Now we are packing again. You think we would have learned the lesson of just enough, right? For this current trip, both of us want to sneak just a little bit more into our duffles. Stuff one little corner of our carry ons with one more something.  Are we greedy? Hard to satisfy people?
 Perhaps.


Or is letting go of excess and only holding on to what you really need, keeping just enough, a difficult lesson to really learn?

Wednesday, September 17, 2014

It Is Not Just About the Dollars: Decision Making Part 2

Obviously, all of us have different ways of reaching decisions.  What we ultimately want is to land comfortably on one side of a debate -- stay or go? Travel or settle down? Delay or get moving? After much internal and external debate, I decided to take the year and transition to a new life and locale.

However, to reach the decision was for me a complicated process.  Once all the practical financial pieces were considered as well as the practical aspects of closing my practice, selling our home and all that, the real work began, the emotional work. I allowed the therapist part of my brain to contemplate the outcome of any decision.  As I visualized the future,  I imagined what it would feel like to cycle for three hours without concern about rushing to my next task, to prepare dinner in a leisurely manner, to travel longer than the typical two weeks. I also started considering my future self, envisioning who I might be in the future.  At various times, I played out different scenarios in my mind, fantasizing what staying two more years in Chicago would look like and feel like. Images of dragging myself through another polar vortex winter with its minus 15 degree temperatures came to mind as did visions of hot, humid summers. I compared those images with what it might feel like to, if the weather or routine got to me, "pick up and go" (a favorite expression of my retired husband). I imagined I would feel free.
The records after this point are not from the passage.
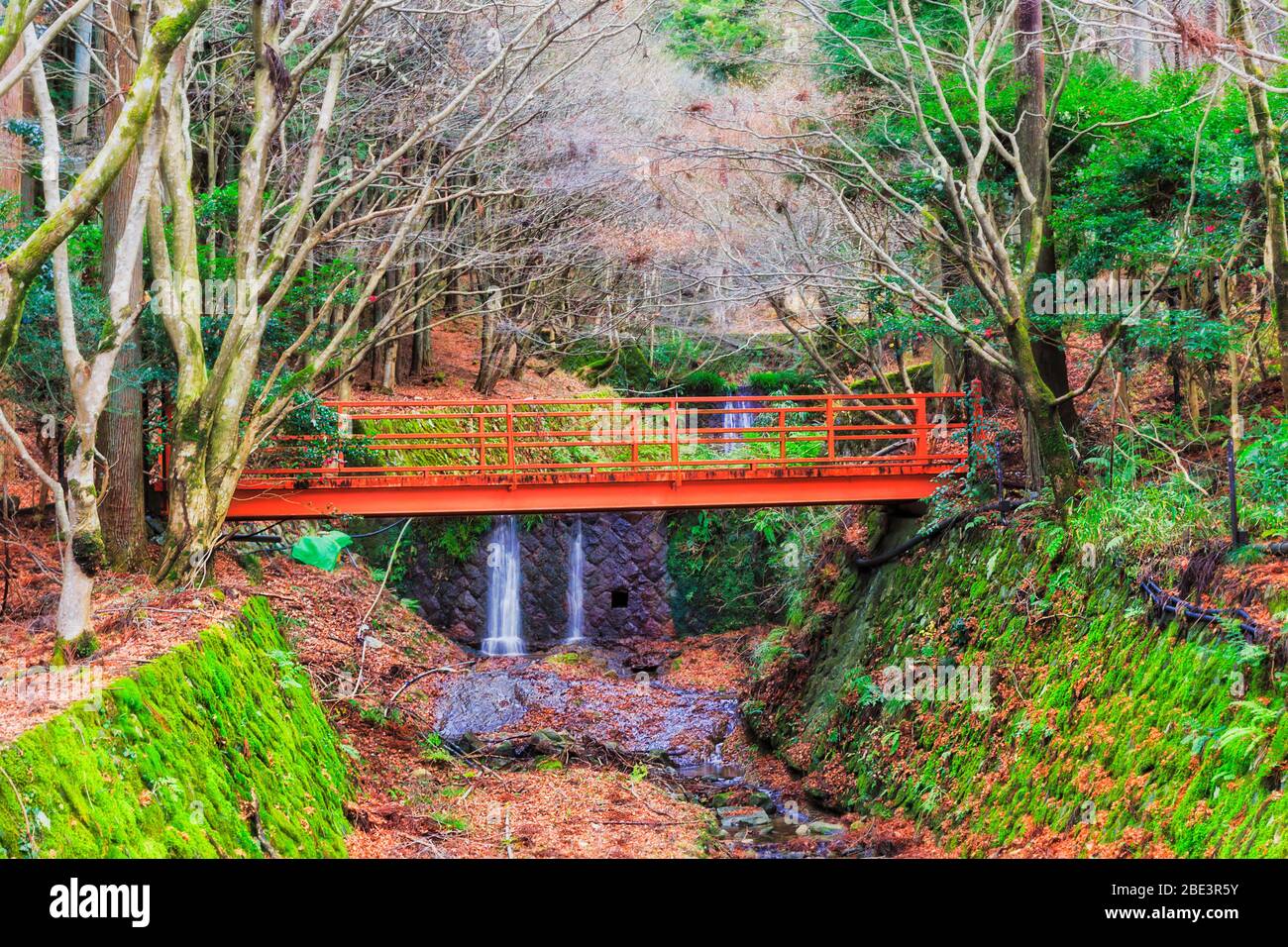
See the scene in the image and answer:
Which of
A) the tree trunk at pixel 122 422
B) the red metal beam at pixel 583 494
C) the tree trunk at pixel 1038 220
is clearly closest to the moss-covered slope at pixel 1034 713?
the tree trunk at pixel 1038 220

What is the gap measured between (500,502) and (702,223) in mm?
8339

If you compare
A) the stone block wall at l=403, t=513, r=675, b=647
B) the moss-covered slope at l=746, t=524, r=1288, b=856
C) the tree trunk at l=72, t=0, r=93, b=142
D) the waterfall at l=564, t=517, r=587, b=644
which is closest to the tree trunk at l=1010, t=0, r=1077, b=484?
the moss-covered slope at l=746, t=524, r=1288, b=856

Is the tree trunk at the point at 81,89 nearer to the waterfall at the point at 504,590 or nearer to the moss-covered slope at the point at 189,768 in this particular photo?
the waterfall at the point at 504,590

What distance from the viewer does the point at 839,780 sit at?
13008 millimetres

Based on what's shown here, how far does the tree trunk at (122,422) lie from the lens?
11453 mm

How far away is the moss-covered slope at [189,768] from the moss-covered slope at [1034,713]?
5673 mm

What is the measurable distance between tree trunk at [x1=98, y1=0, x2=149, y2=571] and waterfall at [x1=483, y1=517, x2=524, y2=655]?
1047 cm

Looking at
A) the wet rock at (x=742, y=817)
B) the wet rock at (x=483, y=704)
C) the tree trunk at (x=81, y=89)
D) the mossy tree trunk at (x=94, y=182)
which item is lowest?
the wet rock at (x=742, y=817)

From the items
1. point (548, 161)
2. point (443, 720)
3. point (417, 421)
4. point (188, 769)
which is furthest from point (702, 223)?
point (188, 769)

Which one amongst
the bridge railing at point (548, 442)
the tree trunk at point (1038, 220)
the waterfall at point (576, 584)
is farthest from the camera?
the waterfall at point (576, 584)

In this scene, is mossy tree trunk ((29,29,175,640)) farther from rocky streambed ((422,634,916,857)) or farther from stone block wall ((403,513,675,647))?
stone block wall ((403,513,675,647))

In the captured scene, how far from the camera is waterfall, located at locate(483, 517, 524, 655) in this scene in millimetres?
21891

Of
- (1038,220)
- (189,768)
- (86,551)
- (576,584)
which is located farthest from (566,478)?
(576,584)

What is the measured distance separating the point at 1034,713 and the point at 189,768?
23.1 ft
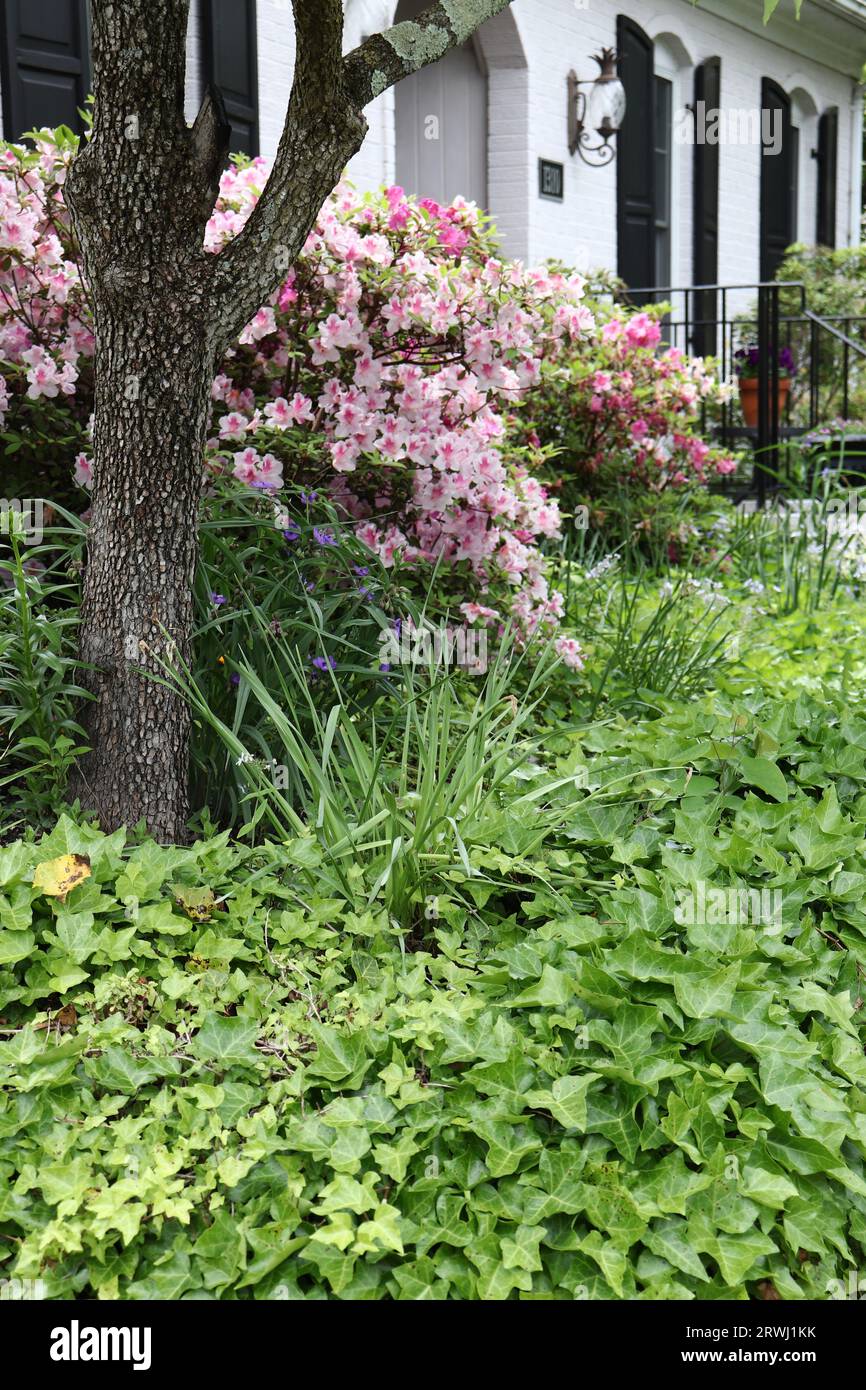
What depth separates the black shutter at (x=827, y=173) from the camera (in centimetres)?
1364

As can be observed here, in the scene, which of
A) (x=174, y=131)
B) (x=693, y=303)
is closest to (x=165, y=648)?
(x=174, y=131)

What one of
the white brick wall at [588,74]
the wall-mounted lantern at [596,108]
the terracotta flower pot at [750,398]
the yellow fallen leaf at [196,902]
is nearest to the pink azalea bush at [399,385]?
the yellow fallen leaf at [196,902]

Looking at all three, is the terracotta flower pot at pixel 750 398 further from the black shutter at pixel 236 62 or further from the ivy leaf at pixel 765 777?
the ivy leaf at pixel 765 777

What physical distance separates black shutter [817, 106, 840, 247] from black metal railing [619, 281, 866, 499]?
177 cm

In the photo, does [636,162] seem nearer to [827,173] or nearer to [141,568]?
[827,173]

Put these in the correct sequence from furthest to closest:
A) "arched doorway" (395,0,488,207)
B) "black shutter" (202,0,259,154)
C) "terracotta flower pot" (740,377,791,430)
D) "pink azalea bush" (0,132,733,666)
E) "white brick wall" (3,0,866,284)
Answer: "terracotta flower pot" (740,377,791,430)
"arched doorway" (395,0,488,207)
"white brick wall" (3,0,866,284)
"black shutter" (202,0,259,154)
"pink azalea bush" (0,132,733,666)

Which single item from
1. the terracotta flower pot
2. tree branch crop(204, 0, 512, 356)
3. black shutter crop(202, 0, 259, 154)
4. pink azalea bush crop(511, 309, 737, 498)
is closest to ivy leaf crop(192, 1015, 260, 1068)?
tree branch crop(204, 0, 512, 356)

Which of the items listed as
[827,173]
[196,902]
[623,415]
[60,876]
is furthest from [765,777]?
[827,173]

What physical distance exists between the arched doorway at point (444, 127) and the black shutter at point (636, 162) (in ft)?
5.28

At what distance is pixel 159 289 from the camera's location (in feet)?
8.75

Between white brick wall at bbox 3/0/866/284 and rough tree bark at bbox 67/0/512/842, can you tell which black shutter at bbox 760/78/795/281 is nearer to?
white brick wall at bbox 3/0/866/284

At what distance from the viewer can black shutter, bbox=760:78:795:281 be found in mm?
12383

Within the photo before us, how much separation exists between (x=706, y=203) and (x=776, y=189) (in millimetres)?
1902
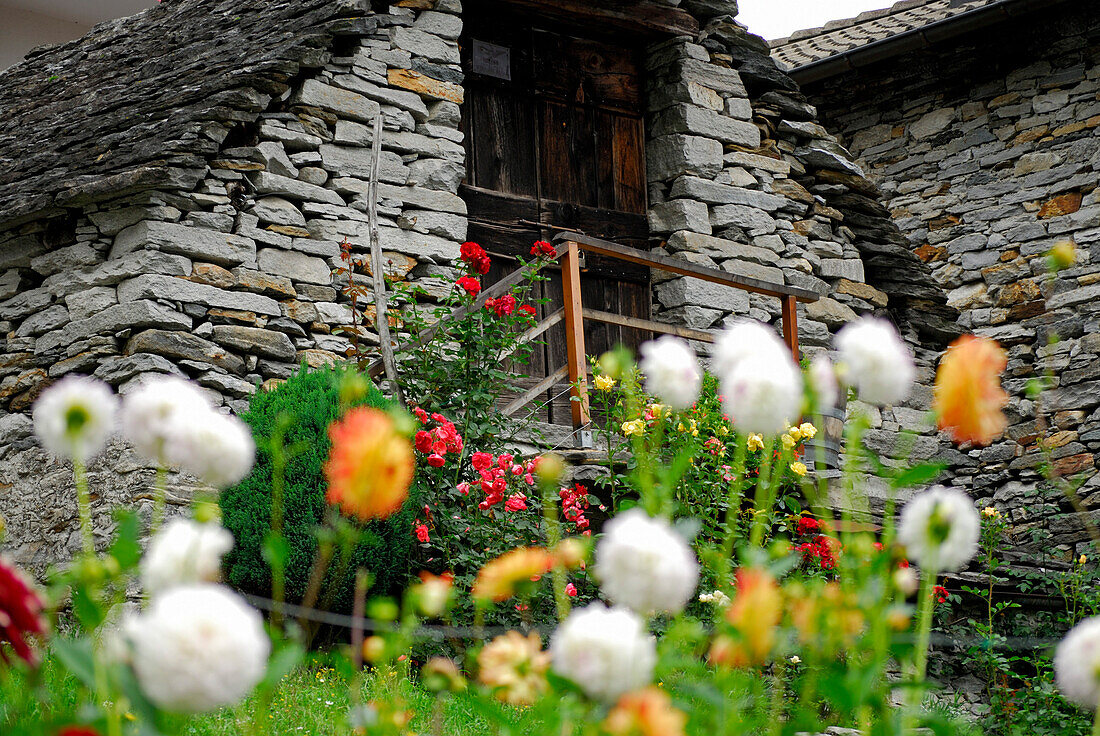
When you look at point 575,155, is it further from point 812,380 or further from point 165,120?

But in all honesty, my lived experience also factored into deciding when to make the transition. Life experience is a great teacher and we are lucky if we learn lessons on the first pass. My own mother died of a sudden heart attack at age 55, never having experienced retirement freedom. That early loss was instructive. In more recent years, a beloved brother-in-law passed at age 62 with not much more than a month between diagnosis and death. A much cherished teacher, mentor, clinical consultant and friend died at age 55. We were the same age. Folks my own age were dying, slightly older family members were dying, friends and family members were suddenly challenged by serious illnesses. I understood in a deep way that life is finite, presents without guarantees, should not be taken for granted.  Life is a great teacher. I paid attention to its lessons and landed on the side of now is the time for a transition.